Phase I/II pharmacokinetic and pharmacodynamic evaluation of two levonorgestrel-only contraceptive patches in a multicenter randomized trial

Contraception. 2018 Apr 18:S0010-7824(18)30143-4. doi: 10.1016/j.contraception.2018.04.007. Online ahead of print.

Abstract

Objectives: To evaluate the pharmacokinetic and pharmacodynamic effects of two novel levonorgestrel (LNG)-only contraceptive patches.

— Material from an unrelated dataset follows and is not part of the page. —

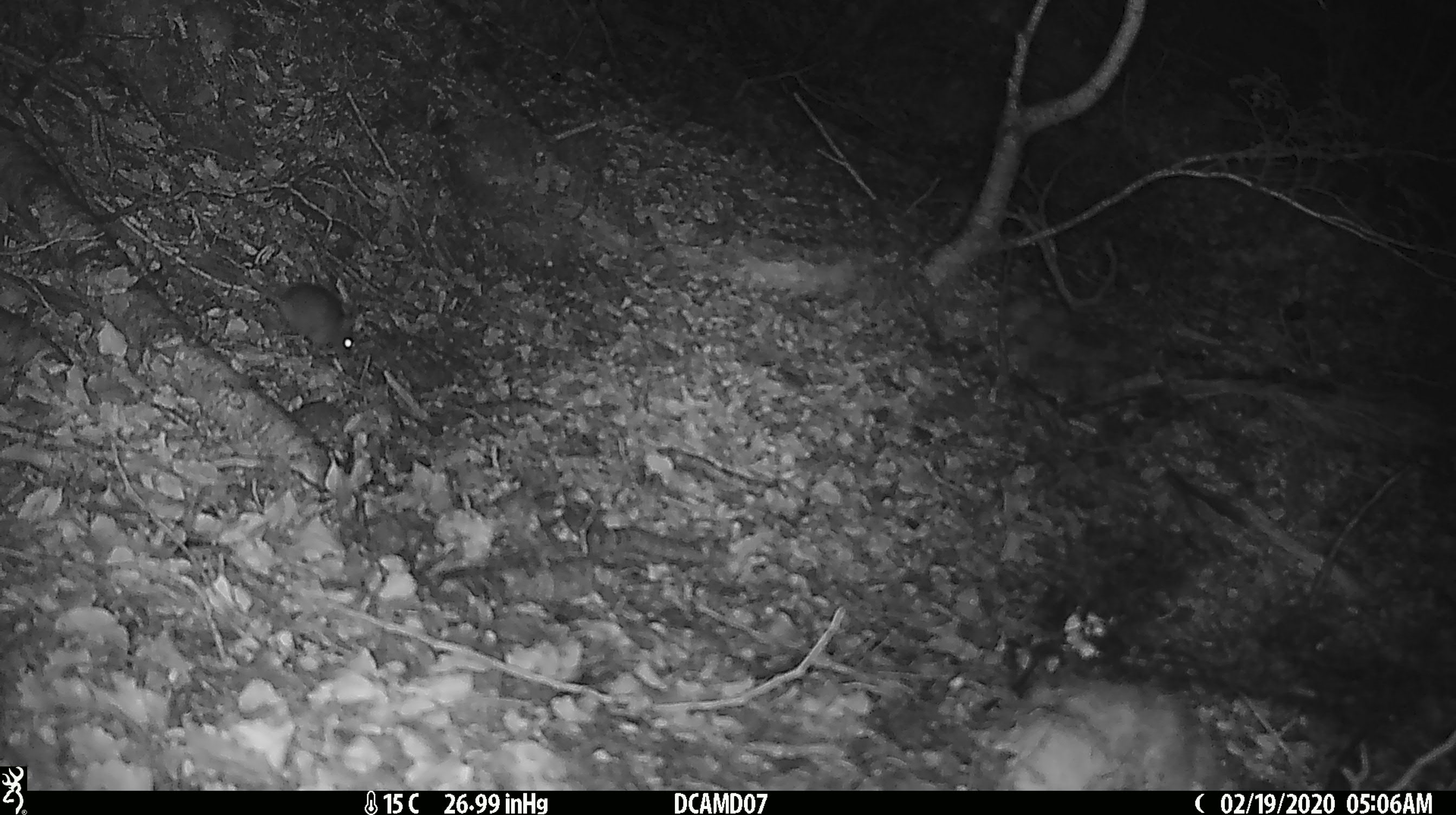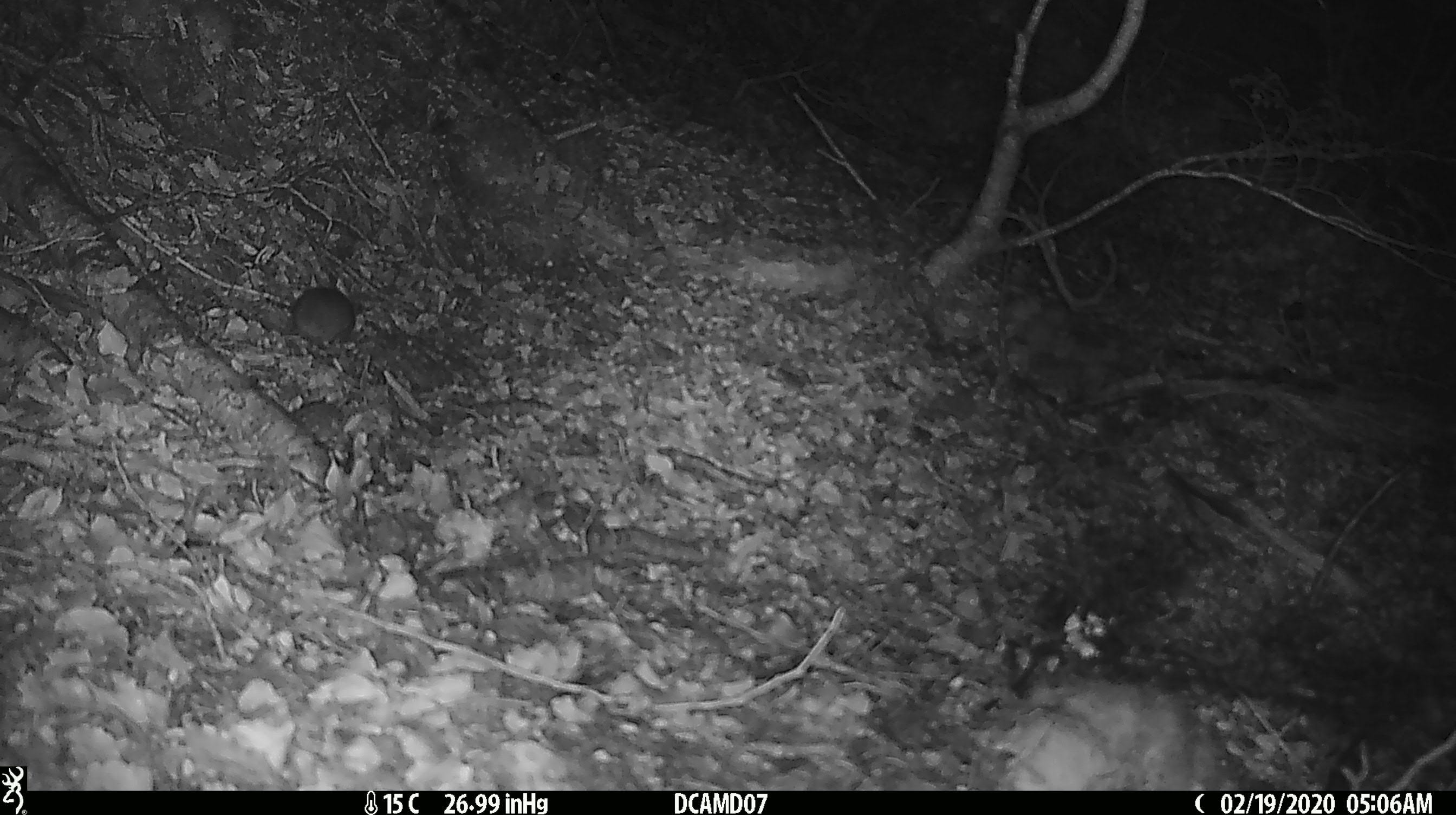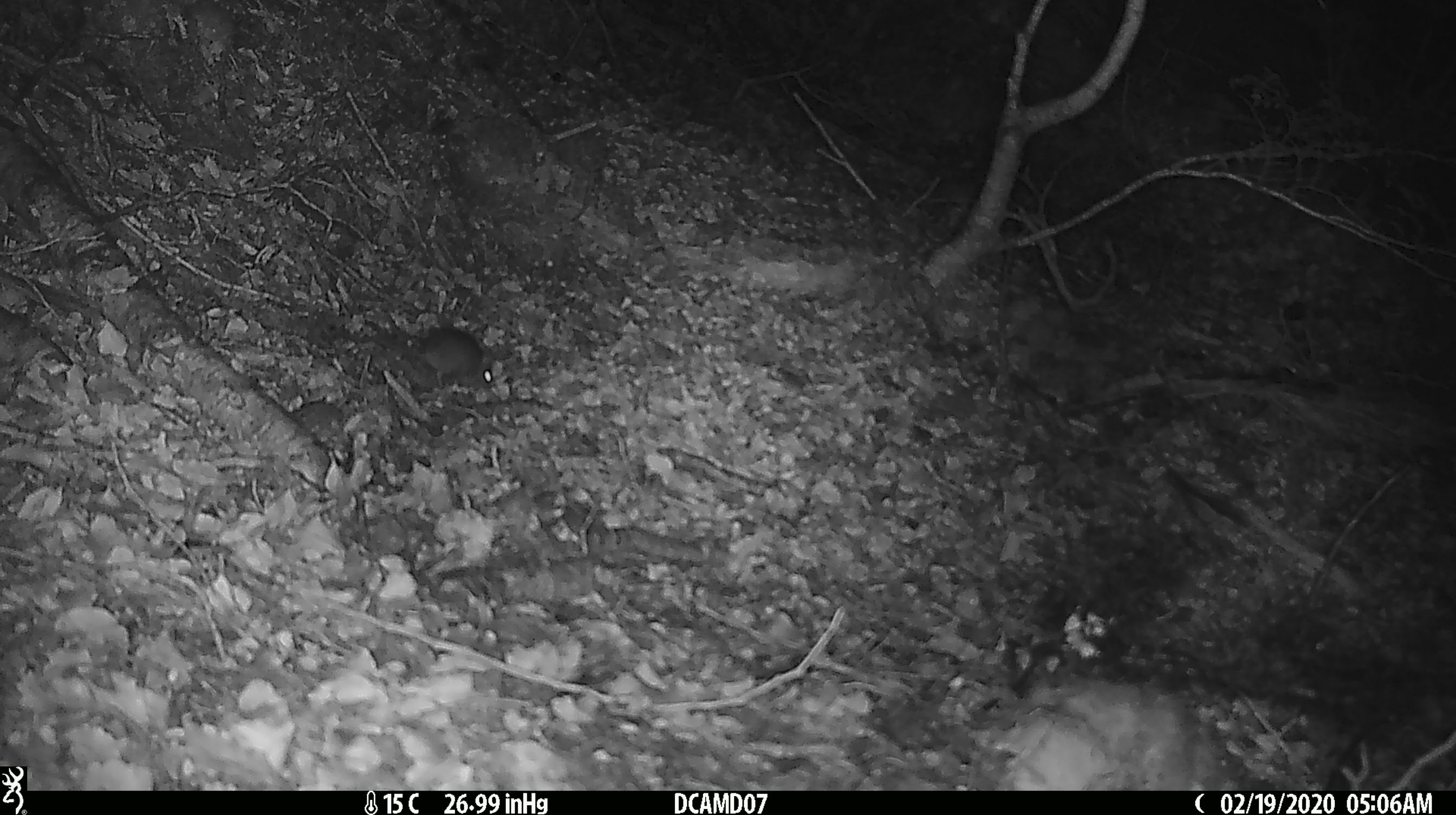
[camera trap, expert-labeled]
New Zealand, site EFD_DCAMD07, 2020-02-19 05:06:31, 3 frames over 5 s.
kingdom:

Study design: This multi-center Phase I/II trial randomized participants to use a 7-day transdermal patch designed to deliver a 40 mcg or 75 mcg daily LNG dose for 11 consecutive weeks; randomization was stratified by body mass index (BMI) <32 or 32-40 kg/m2. Evaluations occurred twice weekly for 5 weeks, then once weekly with supplemental visits for participants reporting a urinary LH surge. We evaluated pharmacokinetics via the weekly trough serum LNG concentrations (≥180 pg/mL considered therapeutic). The primary pharmacodynamic outcomes were cervical mucus and ovulation, evaluated using modified Insler cervical mucus scores and serum markers of ovulation.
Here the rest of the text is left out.